* **Your instructions**
The records below need retyping in full; give them again exactly.

* **Records for this exercise**
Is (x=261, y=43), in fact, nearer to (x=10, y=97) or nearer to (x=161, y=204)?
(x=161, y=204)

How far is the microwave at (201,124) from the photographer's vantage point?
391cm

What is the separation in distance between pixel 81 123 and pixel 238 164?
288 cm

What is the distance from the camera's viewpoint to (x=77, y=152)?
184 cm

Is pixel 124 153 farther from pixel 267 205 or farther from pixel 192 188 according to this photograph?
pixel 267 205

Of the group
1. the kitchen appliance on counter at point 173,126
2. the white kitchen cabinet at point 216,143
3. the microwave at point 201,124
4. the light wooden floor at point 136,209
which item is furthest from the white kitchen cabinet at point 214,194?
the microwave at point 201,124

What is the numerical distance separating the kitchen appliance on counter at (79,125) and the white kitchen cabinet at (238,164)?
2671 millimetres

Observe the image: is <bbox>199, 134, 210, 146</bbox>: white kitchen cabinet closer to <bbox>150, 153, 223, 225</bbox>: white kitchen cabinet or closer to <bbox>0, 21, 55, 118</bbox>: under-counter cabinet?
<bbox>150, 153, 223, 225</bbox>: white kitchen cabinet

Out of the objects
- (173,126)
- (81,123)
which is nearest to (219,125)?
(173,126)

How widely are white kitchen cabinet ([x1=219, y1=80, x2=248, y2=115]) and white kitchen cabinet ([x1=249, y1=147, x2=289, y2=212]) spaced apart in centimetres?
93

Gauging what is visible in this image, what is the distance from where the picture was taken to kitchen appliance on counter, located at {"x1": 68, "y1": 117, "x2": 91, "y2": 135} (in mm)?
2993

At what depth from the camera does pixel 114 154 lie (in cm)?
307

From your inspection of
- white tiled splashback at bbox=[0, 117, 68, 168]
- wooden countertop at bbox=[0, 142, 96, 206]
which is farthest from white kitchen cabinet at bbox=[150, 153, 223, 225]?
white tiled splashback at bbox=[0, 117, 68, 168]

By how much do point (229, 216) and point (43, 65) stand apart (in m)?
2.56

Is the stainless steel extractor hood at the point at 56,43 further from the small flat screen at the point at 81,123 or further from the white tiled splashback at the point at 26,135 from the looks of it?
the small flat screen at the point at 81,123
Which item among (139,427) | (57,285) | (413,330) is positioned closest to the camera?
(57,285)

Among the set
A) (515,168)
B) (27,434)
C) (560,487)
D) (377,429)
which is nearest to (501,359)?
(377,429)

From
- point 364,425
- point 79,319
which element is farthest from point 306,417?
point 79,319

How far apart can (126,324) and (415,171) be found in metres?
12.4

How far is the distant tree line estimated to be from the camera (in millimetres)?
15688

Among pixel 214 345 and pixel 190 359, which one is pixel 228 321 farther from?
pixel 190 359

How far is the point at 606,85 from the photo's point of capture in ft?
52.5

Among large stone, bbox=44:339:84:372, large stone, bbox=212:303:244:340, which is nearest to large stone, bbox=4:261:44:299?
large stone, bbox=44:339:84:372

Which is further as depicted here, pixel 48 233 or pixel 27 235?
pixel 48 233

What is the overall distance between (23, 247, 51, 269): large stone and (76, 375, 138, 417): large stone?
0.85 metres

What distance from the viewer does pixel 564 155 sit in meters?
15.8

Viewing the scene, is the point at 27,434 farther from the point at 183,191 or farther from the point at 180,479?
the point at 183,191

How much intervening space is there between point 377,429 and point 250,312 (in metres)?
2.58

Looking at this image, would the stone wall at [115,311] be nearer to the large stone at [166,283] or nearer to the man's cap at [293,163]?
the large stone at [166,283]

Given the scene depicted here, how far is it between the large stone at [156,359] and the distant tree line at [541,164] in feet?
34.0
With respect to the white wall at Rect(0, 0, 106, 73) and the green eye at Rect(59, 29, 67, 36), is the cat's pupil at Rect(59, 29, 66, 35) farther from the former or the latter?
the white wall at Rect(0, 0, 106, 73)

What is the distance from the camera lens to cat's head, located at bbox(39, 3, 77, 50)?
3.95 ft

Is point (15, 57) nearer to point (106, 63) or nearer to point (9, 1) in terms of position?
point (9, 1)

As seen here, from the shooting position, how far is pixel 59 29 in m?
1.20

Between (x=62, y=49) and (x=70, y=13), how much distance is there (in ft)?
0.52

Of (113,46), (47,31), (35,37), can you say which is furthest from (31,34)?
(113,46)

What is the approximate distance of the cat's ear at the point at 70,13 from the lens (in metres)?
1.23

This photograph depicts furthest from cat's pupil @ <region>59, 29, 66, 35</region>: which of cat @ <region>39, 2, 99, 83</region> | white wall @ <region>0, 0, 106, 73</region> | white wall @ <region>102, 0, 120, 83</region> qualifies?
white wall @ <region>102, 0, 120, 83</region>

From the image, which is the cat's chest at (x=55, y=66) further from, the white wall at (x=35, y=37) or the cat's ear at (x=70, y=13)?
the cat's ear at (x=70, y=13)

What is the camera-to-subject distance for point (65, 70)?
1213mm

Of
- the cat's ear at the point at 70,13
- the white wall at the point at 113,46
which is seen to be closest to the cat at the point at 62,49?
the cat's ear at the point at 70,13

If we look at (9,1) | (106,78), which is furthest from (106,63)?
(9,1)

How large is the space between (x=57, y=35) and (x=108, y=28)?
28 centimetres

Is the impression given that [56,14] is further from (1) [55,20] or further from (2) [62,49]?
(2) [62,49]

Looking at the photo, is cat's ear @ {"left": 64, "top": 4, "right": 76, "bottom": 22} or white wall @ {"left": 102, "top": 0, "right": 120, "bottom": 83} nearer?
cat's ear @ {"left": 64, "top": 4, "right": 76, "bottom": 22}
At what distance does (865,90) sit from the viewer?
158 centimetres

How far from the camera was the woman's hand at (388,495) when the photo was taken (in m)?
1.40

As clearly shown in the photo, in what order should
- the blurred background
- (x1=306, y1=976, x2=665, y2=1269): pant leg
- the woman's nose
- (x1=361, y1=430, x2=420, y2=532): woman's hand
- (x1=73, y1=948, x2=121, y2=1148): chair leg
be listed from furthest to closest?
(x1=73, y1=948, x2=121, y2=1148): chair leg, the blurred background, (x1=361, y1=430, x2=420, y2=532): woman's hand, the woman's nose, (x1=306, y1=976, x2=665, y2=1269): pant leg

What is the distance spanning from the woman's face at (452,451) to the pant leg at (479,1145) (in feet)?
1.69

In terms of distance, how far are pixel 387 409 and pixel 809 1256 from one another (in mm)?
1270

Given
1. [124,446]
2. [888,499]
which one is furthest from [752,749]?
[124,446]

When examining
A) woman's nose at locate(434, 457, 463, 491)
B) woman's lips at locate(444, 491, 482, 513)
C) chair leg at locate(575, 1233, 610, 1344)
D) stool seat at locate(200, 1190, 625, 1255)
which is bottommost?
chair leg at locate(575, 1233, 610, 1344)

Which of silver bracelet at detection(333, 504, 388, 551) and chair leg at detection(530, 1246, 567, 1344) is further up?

* **Task output**
Is (x=261, y=43), in fact, nearer to (x=10, y=97) or nearer to (x=161, y=204)?
(x=161, y=204)

How far is the microwave at (201,124) from the photographer's vantage point?
391cm

What is the separation in distance between pixel 81 123 and pixel 238 164?
288 cm

What is the distance from the camera's viewpoint to (x=77, y=152)?
184 cm

Is pixel 124 153 farther from pixel 267 205 or farther from pixel 192 188 according to this photograph?
pixel 267 205

Of the group
1. the kitchen appliance on counter at point 173,126
2. the white kitchen cabinet at point 216,143
3. the microwave at point 201,124
4. the light wooden floor at point 136,209
which item is furthest from the white kitchen cabinet at point 214,194?
the microwave at point 201,124

What is the numerical distance separating the kitchen appliance on counter at (79,125) and the white kitchen cabinet at (238,164)?
2671 millimetres

Observe the image: is <bbox>199, 134, 210, 146</bbox>: white kitchen cabinet closer to <bbox>150, 153, 223, 225</bbox>: white kitchen cabinet or closer to <bbox>0, 21, 55, 118</bbox>: under-counter cabinet?
<bbox>150, 153, 223, 225</bbox>: white kitchen cabinet

Out of the objects
- (173,126)
- (81,123)
which is nearest to (219,125)?
(173,126)

How widely are white kitchen cabinet ([x1=219, y1=80, x2=248, y2=115]) and white kitchen cabinet ([x1=249, y1=147, x2=289, y2=212]) spaced apart in centimetres?
93

Gauging what is visible in this image, what is the distance from where the picture was taken to kitchen appliance on counter, located at {"x1": 68, "y1": 117, "x2": 91, "y2": 135} (in mm)?
2993

At what depth from the camera does pixel 114 154 lie (in cm)?
307

From your inspection of
- white tiled splashback at bbox=[0, 117, 68, 168]
- wooden countertop at bbox=[0, 142, 96, 206]
which is farthest from white kitchen cabinet at bbox=[150, 153, 223, 225]?
white tiled splashback at bbox=[0, 117, 68, 168]

By how much do point (229, 216) and point (43, 65) stand apart (in m)?
2.56

Is the stainless steel extractor hood at the point at 56,43 further from the small flat screen at the point at 81,123 or further from the white tiled splashback at the point at 26,135 from the looks of it?
the small flat screen at the point at 81,123
Which item among (139,427) | (57,285) | (413,330) is positioned closest to the camera?
(57,285)

Among the set
A) (515,168)
B) (27,434)
C) (560,487)
D) (377,429)
which is nearest to (501,359)?
(377,429)

From
- point 364,425
- point 79,319
which element is farthest from point 306,417?
point 79,319

How far apart can (126,324) and (415,171) be found in metres?
12.4

How far is the distant tree line estimated to be from the camera (in millimetres)?
15688

Among pixel 214 345 and pixel 190 359, which one is pixel 228 321 farther from?
pixel 190 359

How far is the point at 606,85 from the photo's point of capture in ft?
52.5

Among large stone, bbox=44:339:84:372, large stone, bbox=212:303:244:340, which is nearest to large stone, bbox=4:261:44:299?
large stone, bbox=44:339:84:372

Which is further as depicted here, pixel 48 233 or pixel 27 235?
pixel 48 233

What is the overall distance between (23, 247, 51, 269): large stone and (76, 375, 138, 417): large stone?
0.85 metres

What distance from the viewer does pixel 564 155 sit in meters?
15.8

Viewing the scene, is the point at 27,434 farther from the point at 183,191 or farther from the point at 180,479?
the point at 183,191

How much intervening space is there between point 377,429 and point 250,312 (in metres)?
2.58

Looking at this image, would the stone wall at [115,311] be nearer to the large stone at [166,283] or nearer to the man's cap at [293,163]?
the large stone at [166,283]

Given the scene depicted here, how far is it between the large stone at [156,359] and the distant tree line at [541,164] in feet?
34.0
With respect to the white wall at Rect(0, 0, 106, 73) and the green eye at Rect(59, 29, 67, 36), is the cat's pupil at Rect(59, 29, 66, 35) farther from the former or the latter?
the white wall at Rect(0, 0, 106, 73)

What is the distance from the camera lens to cat's head, located at bbox(39, 3, 77, 50)?
3.95 ft

Is point (15, 57) nearer to point (106, 63) or nearer to point (9, 1) in terms of position?
point (9, 1)

As seen here, from the shooting position, how far is pixel 59 29 in m?
1.20

Between (x=62, y=49) and (x=70, y=13), how much distance is there (in ft)?
0.52

Of (113,46), (47,31), (35,37), can you say which is furthest from (31,34)?
(113,46)

What is the approximate distance of the cat's ear at the point at 70,13 from the lens (in metres)?
1.23

This photograph depicts furthest from cat's pupil @ <region>59, 29, 66, 35</region>: which of cat @ <region>39, 2, 99, 83</region> | white wall @ <region>0, 0, 106, 73</region> | white wall @ <region>102, 0, 120, 83</region> qualifies?
white wall @ <region>102, 0, 120, 83</region>

From the image, which is the cat's chest at (x=55, y=66) further from, the white wall at (x=35, y=37) or the cat's ear at (x=70, y=13)?
the cat's ear at (x=70, y=13)

What is the camera-to-subject distance for point (65, 70)?
1213mm

Of
- the cat's ear at the point at 70,13
- the white wall at the point at 113,46
which is seen to be closest to the cat at the point at 62,49?
the cat's ear at the point at 70,13

If we look at (9,1) | (106,78), which is furthest from (106,63)?
(9,1)

How large is the space between (x=57, y=35) and (x=108, y=28)?
28 centimetres

Is the impression given that [56,14] is further from (1) [55,20] or further from (2) [62,49]?
(2) [62,49]

Looking at the photo, is cat's ear @ {"left": 64, "top": 4, "right": 76, "bottom": 22} or white wall @ {"left": 102, "top": 0, "right": 120, "bottom": 83} nearer?
cat's ear @ {"left": 64, "top": 4, "right": 76, "bottom": 22}
At what distance does (865,90) sit from the viewer?
158 centimetres

How far from the camera was the woman's hand at (388,495) when the photo was taken (in m)?
1.40

As clearly shown in the photo, in what order should
- the blurred background
- (x1=306, y1=976, x2=665, y2=1269): pant leg
- the woman's nose
- (x1=361, y1=430, x2=420, y2=532): woman's hand
- (x1=73, y1=948, x2=121, y2=1148): chair leg
be listed from furthest to closest?
(x1=73, y1=948, x2=121, y2=1148): chair leg, the blurred background, (x1=361, y1=430, x2=420, y2=532): woman's hand, the woman's nose, (x1=306, y1=976, x2=665, y2=1269): pant leg

What is the distance spanning from the woman's face at (452,451) to the pant leg at (479,1145) (in feet)?
1.69

In terms of distance, how far are pixel 387 409 and pixel 809 1256 from one another (in mm)?
1270

Given
1. [124,446]
2. [888,499]
which one is furthest from [752,749]?
[124,446]

When examining
A) woman's nose at locate(434, 457, 463, 491)
B) woman's lips at locate(444, 491, 482, 513)
C) chair leg at locate(575, 1233, 610, 1344)
D) stool seat at locate(200, 1190, 625, 1255)
which is bottommost?
chair leg at locate(575, 1233, 610, 1344)

Which of silver bracelet at detection(333, 504, 388, 551) and chair leg at detection(530, 1246, 567, 1344) is further up?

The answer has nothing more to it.